Why not treat activation after relu as a half normal distribution?

In lesson 8, Jeremy does some adjustments so that after relu has been applied, the input is still normally distributed with mean 0 and standard deviation 1.

Since the weights were activated as a normal distribution then summing them up creates another Gaussian and thus after the relu we get the following distribution:

| Normal( mu, sigma ) | with probability 0.5, 0 with probability 0.5

For mu = 0 and sigma = 1, this would have a mean and standard deviation of:
expected_std = np.sqrt(0.25 * np.sqrt ( 1 - 2 / np.pi ) + 0.25 / np.sqrt ( 2 * np.pi ))
expected_mean = 1 / np.sqrt ( 2 * np.pi )

Admittedly they are close to what Jeremy was using 0.5004379470500113
and 0.3989422804014327.

I would make both of these adjustments after the relu has been applied and make no adjustment to the weights beyond the sqrt(m) adjustment. That way the expected mean of the result is 0 and the expected standard deviation is 1.

def relu(x): return (x.clamp_min(0.) - expected_mean)/expected_std
w1 = (torch.randn((n_input, n_hidden))/np.sqrt(n_input))

See the wikipedia article: https://en.wikipedia.org/wiki/Half-normal_distribution and of course you have to remember that half of the time the value is zero.

1 Like

At first I thought why not just re-normalize the data after the relu but after looking at this wiki page and fiddling in excel, I think I see that just generates another subset of negative numbers – thx!

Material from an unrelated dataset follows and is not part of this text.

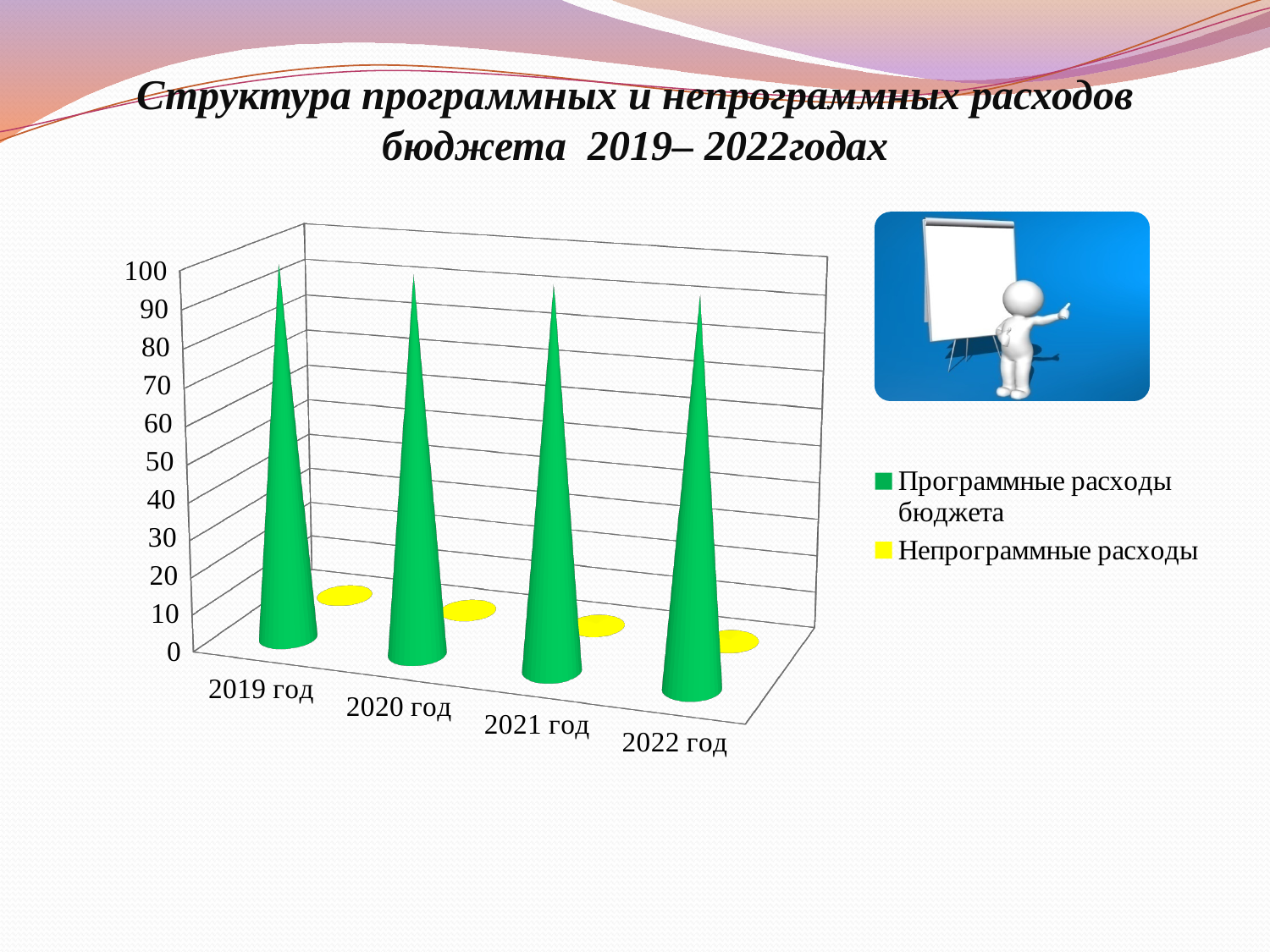
Which series is shown in green? Программные расходы бюджета How many year categories are shown on the x axis? 4 Is the value for Непрограммные расходы in 2022 год greater or less than 20? less Is the value for Программные расходы бюджета in 2019 год greater or less than 80? greater Which series is larger in 2022 год: Программные расходы бюджета or Непрограммные расходы? Программные расходы бюджета What is the first year category on the x axis? 2019 год How many series does the legend list? 2 Which series is larger in 2019 год: Программные расходы бюджета or Непрограммные расходы? Программные расходы бюджета What kind of chart is shown on the slide? bar chart Is the value for Программные расходы бюджета in 2021 год greater or less than 70? greater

I think the point is to show that you can come up with an idea when you know the lower level material. Testing still had to be done to make sure those ideas actually have an effect. I don’t believe this change really produced fruit from my understanding though. It is important to introduce an experimental mindset for people who want to try to contribute in this way.